Manipulating scale to evoke sense of wonder is one thing, but the lack of affect with which science fiction stories and novels massacre vast numbers of people, for whatever narrative reason, is more astonishing. There is no commentary on the morality of such actions. And very rarely any discussion of the effect on the victims and survivors. Such consequence-free deployment of mega-violence not only desensitises the reader to large numbers of deaths, but it also normalises the thinking which results in those atrocities.

Because these are atrocities. Some might be acts of war, dialled up to unrealistic levels in order to tickle the reader’s sense of the dramatic, but many of them are not. The authorial lack of empathy for those millions and billions is breathtaking. True, they are fictional people, they never existed, they are not real. Indeed, they’re likely not even named characters, just part of the background, like buildings or the landscape…

There are even fictional worlds which can only exist because atrocities such as the above were committed before the story began: dystopias. Dystopias do not happen overnight. War, a fascist or theocratic regime, epidemic, climate crash… something at some point slaughtered or enslaved huge swathes of the population, and this is considered simply “world-building”. Science fiction is more concerned with the costs of dystopia on those living within it - and the genre can play an important role in that respect, although waiting for the right special snowflake to come along and save the the day is not it - than it is the events which led to it. And if the latter are discussed, it’s with a sense of inevitability - who can stop the Bomb from falling, after all - that the narrative fails to address. In most dystopian novels, the dystopia is presented as a fait accompli. It is not worth commenting on how it could have been prevented because the lesson of the narrative is either accommodation or overthrow. And the latter, while much more dramatic, is almost certainly going to lead yet more mega-violence. Often to no good effect.

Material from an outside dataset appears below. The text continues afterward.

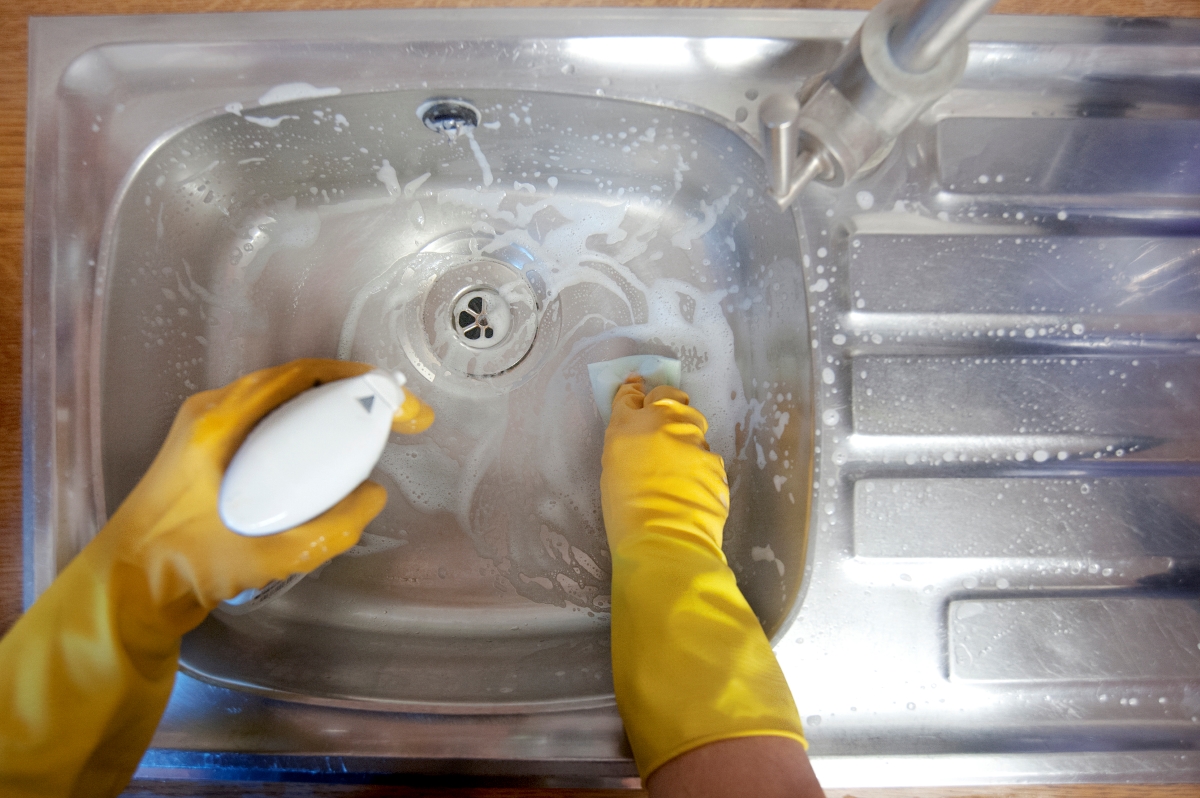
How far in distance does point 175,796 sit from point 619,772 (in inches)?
17.5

No discussion of dystopian fiction would be complete without mention of a work which discusses the costs incurred on the road to dystopia. Unhappily, I can’t think of a single science-fictional example. Science fiction is not interested in “works in progress”, or protean futures, only in applecarts which can be upset or re-righted. But then a setting is little more than a backdrop against which the protagonist can be shown under the brightest of lights. Who would want to read a book in which the hero’s impact was not immediate but might take decades or centuries to manifest?

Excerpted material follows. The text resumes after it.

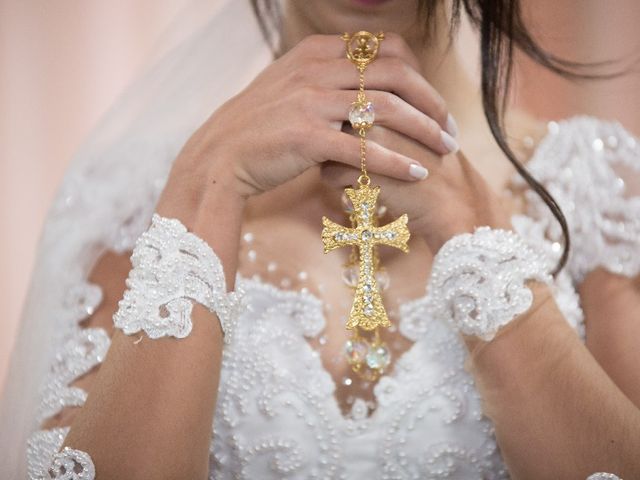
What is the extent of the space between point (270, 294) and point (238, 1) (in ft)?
1.20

In the name of world-building, in the name of drama, science fiction has created stories where millions or billions are slaughtered on the flimsiest of pretexts (to be honest, I can’t actually think of a single acceptable pretext), or where villains have a single setting: psychopath. The more such stories readers see, the more readers become inured to these sorts of actions. But that’s not what fiction is for, and certainly not what science fiction is for.

Someone once said dystopian fiction plays an important role because it shows the privileged what the lives of the unprivileged are like. And yet so little published dystopian fiction actually meets that description. Science fiction has spent over a century reinforcing the prejudices of its readers, and all the while it has claimed to be “challenging their horizons”. It is an astonishing sleight of hand.

Not, of course, that science fiction is unique in popular culture in doing so.

However, science fiction at least has the advantage of an active community of creators and consumers. So instead of telling stories of genocide and mega-violence and psychopathic villains, throw a little empathy into the mix. When writing war stories, show the cost on all involved, not just the hero. Don’t escalate the violence while blithely ignoring the morality.

Let’s all be responsible about what we read and write, because it does matter.